Passage for review |
'''

DANIEL: We have been able to have some important increases in some journeys.
DANIEL: For example, in the redemption, we have the NPS for the redemption of our goods and services.
DANIEL: And we were able to over the last year, I can tell you that, we were able to increase 20 points in Net Promoters score because of the specific corrective actions we made.
DANIEL: So that was really…
DANIEL: So we are very happy.
DANIEL: I got to tell you, just last month, we reached a record level of 80 in our Net Promoters score for that specific journey.
DANIEL: That was…
DANIEL: We are very happy on that, and that’s why I’m very happy to share that by the way.
PAULA: Well, I mean, that’s a huge celebration, Daniel, because I mean, we could probably do a whole interview and a whole conversation just about this topic.
PAULA: I really believe it.
PAULA: And again, I think most of the listeners are very familiar with NPS, but for anyone who isn’t, I think it’s so important to remember it goes from minus 100 to plus 100.
PAULA: So for you to be at 80, you’re in the top, I guess, 10% if my maths is right.
PAULA: I’m not very good on the maths, but that’s an extraordinary score.
PAULA: And also what I like, Daniel, is that you’re doing it for very specific journeys you mentioned.
PAULA: Yes.
PAULA: Yeah?
DANIEL: Yeah.
PAULA: Tell me more about that.
PAULA: Like how many NPS would you be measuring, let’s say on a monthly basis?
PAULA: Because I think the mistake some companies do make is that they take, you know, how do you feel about Livelo?
PAULA: You know, and it’s so broad.
PAULA: Like I’ve been asked this question by so many companies, and I’m frustrated because I want to give them feedback.
PAULA: But the question is too broad, but I can’t say my redemption journey, you know, is something I can advocate.
PAULA: Do you know what I mean?
PAULA: So I’d love to get a sense of that, yeah.
DANIEL: Yeah, thank you for the question.
DANIEL: Actually, we divide the NPSs in, let’s say, two, let me say two types.
DANIEL: That is a transaction or an NPS.
DANIEL: So after a specific journey, we ask, you know, questions that will give us the NPS score.
PAULA: Okay.
DANIEL: So after a redemption, after the person is accumulating points in one of our partners, right?
DANIEL: After registering at Livelo.
DANIEL: So in different kinds of journeys, we ask how the person was satisfied or not with that specific journey.
DANIEL: And that’s what we call transactional NPS.
DANIEL: It’s per transaction, if I may.

'''

Dataset excerpts |

'''

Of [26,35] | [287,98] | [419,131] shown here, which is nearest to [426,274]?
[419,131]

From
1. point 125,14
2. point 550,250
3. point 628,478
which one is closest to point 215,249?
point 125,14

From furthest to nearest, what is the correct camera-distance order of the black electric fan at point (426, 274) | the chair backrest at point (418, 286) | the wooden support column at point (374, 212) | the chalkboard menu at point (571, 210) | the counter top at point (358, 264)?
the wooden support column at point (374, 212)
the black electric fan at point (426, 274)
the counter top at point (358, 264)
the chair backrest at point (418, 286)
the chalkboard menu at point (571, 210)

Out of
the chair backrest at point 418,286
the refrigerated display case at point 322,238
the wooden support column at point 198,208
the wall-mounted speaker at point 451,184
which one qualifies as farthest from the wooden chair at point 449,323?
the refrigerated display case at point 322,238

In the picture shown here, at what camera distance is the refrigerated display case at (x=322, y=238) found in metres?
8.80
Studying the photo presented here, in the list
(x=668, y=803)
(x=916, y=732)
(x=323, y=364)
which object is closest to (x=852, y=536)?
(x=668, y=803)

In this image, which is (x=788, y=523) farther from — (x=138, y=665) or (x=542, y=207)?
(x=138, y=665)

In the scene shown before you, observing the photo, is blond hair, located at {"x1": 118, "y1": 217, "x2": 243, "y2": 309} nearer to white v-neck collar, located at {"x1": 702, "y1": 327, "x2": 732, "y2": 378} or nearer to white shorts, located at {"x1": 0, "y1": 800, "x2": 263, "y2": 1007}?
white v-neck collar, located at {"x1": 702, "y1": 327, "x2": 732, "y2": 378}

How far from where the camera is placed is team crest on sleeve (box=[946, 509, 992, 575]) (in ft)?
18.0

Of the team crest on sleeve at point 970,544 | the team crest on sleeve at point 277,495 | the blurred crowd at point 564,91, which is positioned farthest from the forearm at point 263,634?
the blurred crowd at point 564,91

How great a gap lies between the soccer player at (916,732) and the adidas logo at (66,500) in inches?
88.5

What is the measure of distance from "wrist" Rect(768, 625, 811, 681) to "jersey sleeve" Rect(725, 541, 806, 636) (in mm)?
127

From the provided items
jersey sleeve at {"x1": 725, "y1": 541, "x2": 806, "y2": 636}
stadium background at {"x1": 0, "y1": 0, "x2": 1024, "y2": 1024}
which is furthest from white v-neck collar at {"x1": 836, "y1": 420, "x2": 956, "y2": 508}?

'''

Tasks and exercises |
**a.** Decide whether each statement below agrees with the interview transcript. Answer yes or no for each, and quote the words of the transcript that settle it. (i) Over the last year, the NPS for the redemption journey rose by 20 points. (ii) NPS runs from 0 to 100. (iii) Livelo splits its NPSs into three types.
**b.** Transcribe the part of the interview transcript from "PAULA: Yeah?" up to and including "what I mean?".

Solutions to the exercise |
**a.**
(i) Yes: "we were able to increase 20 points in Net Promoters score because of the specific corrective actions we made."
(ii) No: "it goes from minus 100 to plus 100."
(iii) No: "we divide the NPSs in, let’s say, two, let me say two types."

**b.**
PAULA: Yeah?
DANIEL: Yeah.
PAULA: Tell me more about that.
PAULA: Like how many NPS would you be measuring, let’s say on a monthly basis?
PAULA: Because I think the mistake some companies do make is that they take, you know, how do you feel about Livelo?
PAULA: You know, and it’s so broad.
PAULA: Like I’ve been asked this question by so many companies, and I’m frustrated because I want to give them feedback.
PAULA: But the question is too broad, but I can’t say my redemption journey, you know, is something I can advocate.
PAULA: Do you know what I mean?